Nobody saw the object coming.
It's enough to make some lawmakers wince. On Friday, Lamar Alexander (R) of Tennessee and chairman of the House Science, Space, and Technology Committee, issued a statement regarding the two events that noted that the committee will hold hearings in the near future to explore ways to improve efforts to detect asteroids as well as to deal with any deemed a potential threat to the planet.
Given the size of the Chelyabinsk asteroid, astronomers estimate that an event like this occurs on average every 100 years. Yet smaller objects also can arrive with little or no warning, and explode in a loud, spectacular fashion, even with no damage on the ground. And they hit more frequently.
These surprise visitors are among the near-Earth objects that keep Kalait Ramesh awake at night.

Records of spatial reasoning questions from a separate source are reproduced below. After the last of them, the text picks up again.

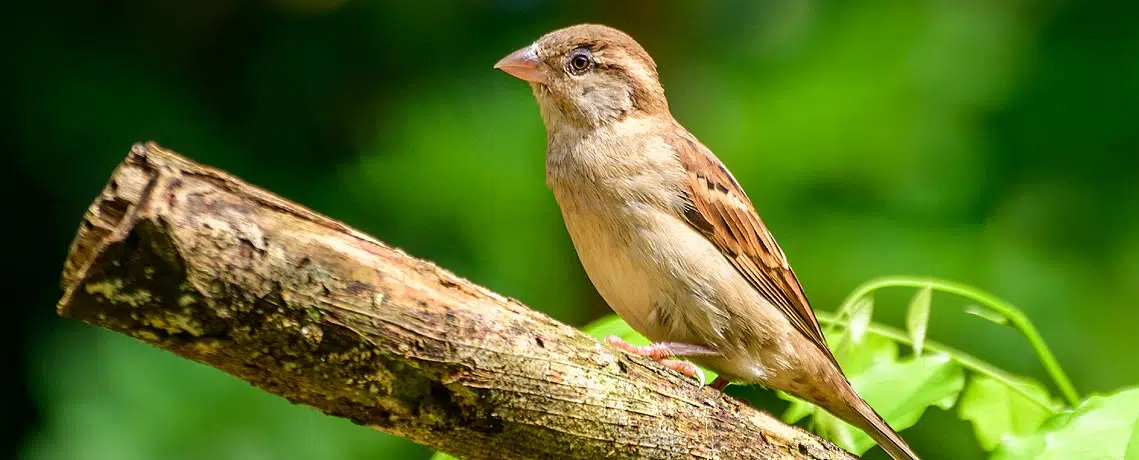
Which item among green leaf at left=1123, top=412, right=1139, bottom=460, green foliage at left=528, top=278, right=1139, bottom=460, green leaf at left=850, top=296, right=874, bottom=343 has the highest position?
green leaf at left=850, top=296, right=874, bottom=343

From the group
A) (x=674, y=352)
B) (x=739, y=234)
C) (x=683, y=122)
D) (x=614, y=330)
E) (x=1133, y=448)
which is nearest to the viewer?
(x=1133, y=448)

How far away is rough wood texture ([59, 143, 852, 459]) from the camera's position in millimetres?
1438

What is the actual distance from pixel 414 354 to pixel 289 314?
0.71 ft

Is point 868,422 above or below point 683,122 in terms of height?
below

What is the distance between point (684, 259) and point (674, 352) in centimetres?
24

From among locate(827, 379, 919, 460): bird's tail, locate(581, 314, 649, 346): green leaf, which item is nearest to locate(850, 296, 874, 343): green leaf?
locate(827, 379, 919, 460): bird's tail

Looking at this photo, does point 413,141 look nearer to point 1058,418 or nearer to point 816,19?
point 816,19

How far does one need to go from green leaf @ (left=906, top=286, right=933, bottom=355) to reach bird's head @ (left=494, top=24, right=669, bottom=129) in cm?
114

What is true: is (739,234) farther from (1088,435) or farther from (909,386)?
(1088,435)

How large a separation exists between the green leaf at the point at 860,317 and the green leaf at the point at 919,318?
0.28 feet

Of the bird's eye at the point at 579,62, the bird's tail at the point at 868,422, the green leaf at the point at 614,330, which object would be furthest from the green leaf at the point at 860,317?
the bird's eye at the point at 579,62

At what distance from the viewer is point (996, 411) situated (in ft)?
7.78

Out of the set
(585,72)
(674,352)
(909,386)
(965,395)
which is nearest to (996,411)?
(965,395)

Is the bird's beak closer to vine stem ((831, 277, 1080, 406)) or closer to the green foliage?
the green foliage
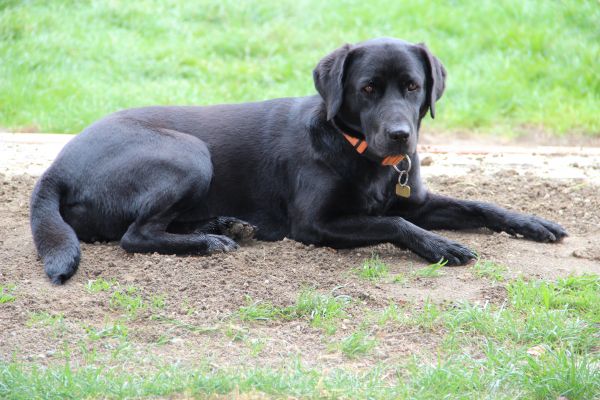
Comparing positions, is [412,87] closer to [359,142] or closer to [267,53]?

"Historically, we've had relatively low population density. These things tended to happen in areas where nobody sees them or nobody remembers them," says Dr. Ramesh, a professor of mechanical engineering at the Johns Hopkins University whose studies of stress on various materials has led him to include asteroids in the mix of materials.
"But as our population's gone up, it's gotten to the point where these things can have a big impact. My biggest worry is that this will happen in a place where there is significant political instability or two countries on the verge of a war," he says.
An event like Friday's Chelyabinsk asteroid explosion could be mistaken for an attack, he says.